In April, before the first victim fell ill, federal agriculture authorities visited Florida packing houses and tomato farms on an unrelated mission to assess food safety conditions.

At a handful of stops near Immokalee - located in one of the domestic regions still considered a possible origin of the outbreak - they found "conditions and practices of concern," including the presence of domestic animals, problems with the water system and poor sanitation, agency officials said.

All facilities corrected the problems immediately, and none were deemed "egregious," said FDA spokesman Michael Herndon. Still, officials still can't rule out the possibility that the salmonella may be linked to one of those locations.

Red plum, red Roma and red round tomatoes harvested in the area
during that time period were later shipped out to market, and have yet to be cleared of responsibility in the national food poisoning scare.
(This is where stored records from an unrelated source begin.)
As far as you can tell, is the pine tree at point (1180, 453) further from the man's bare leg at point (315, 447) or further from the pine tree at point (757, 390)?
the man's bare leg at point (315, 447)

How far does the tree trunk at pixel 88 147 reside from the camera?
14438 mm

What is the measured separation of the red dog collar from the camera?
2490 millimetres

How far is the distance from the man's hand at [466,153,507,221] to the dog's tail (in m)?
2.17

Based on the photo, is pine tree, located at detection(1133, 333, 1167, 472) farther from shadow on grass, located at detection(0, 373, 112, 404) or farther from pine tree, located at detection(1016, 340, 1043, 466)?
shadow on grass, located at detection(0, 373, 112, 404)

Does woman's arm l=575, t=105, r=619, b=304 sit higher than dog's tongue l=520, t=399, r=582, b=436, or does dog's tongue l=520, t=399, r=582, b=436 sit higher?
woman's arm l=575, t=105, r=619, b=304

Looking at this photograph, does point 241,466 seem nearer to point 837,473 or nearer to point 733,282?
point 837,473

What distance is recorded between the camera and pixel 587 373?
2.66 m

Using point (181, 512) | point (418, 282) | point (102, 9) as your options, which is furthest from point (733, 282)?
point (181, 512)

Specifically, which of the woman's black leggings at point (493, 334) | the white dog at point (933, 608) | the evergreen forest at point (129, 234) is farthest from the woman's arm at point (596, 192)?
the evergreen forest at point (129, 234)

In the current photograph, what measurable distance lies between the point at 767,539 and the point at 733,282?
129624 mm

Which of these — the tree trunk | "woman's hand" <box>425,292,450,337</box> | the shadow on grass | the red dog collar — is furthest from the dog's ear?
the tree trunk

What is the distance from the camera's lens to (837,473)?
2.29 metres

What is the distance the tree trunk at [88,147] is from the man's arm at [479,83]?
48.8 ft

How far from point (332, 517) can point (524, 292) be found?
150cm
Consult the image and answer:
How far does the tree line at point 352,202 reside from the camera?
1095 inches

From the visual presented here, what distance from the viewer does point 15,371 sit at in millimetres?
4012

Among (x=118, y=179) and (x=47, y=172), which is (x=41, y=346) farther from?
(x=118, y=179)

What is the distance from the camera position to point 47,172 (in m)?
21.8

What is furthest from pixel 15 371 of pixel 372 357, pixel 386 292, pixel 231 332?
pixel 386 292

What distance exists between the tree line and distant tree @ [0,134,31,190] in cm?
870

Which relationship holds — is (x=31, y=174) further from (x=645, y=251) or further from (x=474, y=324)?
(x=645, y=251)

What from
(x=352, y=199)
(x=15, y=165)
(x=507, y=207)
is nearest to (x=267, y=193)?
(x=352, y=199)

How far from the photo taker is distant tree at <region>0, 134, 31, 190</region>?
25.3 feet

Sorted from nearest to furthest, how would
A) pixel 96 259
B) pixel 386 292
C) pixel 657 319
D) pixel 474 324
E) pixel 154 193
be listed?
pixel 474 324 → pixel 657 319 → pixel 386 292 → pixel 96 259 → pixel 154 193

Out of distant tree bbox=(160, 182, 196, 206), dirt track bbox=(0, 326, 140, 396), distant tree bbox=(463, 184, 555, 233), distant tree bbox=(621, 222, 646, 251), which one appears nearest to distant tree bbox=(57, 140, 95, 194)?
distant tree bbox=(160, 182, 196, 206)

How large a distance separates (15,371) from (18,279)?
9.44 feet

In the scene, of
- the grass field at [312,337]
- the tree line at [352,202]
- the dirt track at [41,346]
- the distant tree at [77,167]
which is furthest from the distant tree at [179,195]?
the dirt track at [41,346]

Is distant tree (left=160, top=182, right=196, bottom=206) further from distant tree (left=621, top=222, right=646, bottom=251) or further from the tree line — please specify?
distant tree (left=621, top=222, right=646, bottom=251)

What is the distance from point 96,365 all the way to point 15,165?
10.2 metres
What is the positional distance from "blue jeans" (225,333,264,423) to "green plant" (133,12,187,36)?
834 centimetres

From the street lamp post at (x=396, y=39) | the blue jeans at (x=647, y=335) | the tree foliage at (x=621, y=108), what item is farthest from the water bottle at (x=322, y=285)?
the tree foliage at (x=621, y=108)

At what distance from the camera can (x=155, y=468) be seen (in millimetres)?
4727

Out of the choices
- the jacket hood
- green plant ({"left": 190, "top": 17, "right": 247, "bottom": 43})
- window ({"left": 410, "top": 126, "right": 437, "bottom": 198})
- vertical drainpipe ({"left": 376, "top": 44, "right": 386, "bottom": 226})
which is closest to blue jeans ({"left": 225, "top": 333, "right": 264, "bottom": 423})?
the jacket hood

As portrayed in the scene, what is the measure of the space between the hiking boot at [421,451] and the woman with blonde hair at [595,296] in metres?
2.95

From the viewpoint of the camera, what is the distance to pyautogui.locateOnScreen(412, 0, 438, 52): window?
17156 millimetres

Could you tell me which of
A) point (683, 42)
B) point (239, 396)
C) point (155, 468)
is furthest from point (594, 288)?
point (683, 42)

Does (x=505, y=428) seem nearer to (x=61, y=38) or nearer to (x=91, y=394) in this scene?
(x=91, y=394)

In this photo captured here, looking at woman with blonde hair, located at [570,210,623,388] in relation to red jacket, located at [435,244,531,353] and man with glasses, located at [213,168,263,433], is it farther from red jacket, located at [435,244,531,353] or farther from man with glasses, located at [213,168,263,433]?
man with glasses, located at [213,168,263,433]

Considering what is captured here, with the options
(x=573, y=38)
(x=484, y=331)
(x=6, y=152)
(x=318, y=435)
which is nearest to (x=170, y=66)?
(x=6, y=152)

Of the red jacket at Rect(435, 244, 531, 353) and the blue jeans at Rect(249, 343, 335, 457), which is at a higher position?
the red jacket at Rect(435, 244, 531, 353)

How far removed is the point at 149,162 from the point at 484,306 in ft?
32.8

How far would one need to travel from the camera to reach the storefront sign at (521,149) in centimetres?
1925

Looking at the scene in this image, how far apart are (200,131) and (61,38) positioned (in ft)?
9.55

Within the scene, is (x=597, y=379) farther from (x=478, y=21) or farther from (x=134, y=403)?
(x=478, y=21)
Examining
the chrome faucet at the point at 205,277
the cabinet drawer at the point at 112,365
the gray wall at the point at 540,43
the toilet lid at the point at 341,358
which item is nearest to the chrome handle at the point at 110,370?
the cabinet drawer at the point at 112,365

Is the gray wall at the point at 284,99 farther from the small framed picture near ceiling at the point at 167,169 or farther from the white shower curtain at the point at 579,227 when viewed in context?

But they also have not been directly tied to the outbreak.

DiMare, who volunteered to lead officials through the firm's repacking facility in Ruskin as part of the Tomato Safety Initiative, said inspectors would be hard-pressed to find traces of salmonella on farms now, weeks after harvest ended. He said authorities found no concerns at his firm, and praised their traceback procedures.

But last week, the FDA suggested tomatoes picked weeks ago could
have tainted packing sheds or warehouses that are only now sending
their products to market. Then, of course, there's the possibility that the source itself is still on the market, or that a different kind of produce is making people sick.

As farmers' frustration grows, Western Growers, which represents
3,000 growers in California and Arizona, is urging the House Committee on Agriculture to hold hearings on the outbreak.

"The collateral damage inflicted on thousands of innocent producers in this country by FDA blanket 'advisories,' such as with spinach and tomatoes cannot go unchallenged," said the group's president Tom Nassif. "Congress must investigate this matter and determine ways to avoid this in the future and make the innocent tomato growers, packers and shippers whole."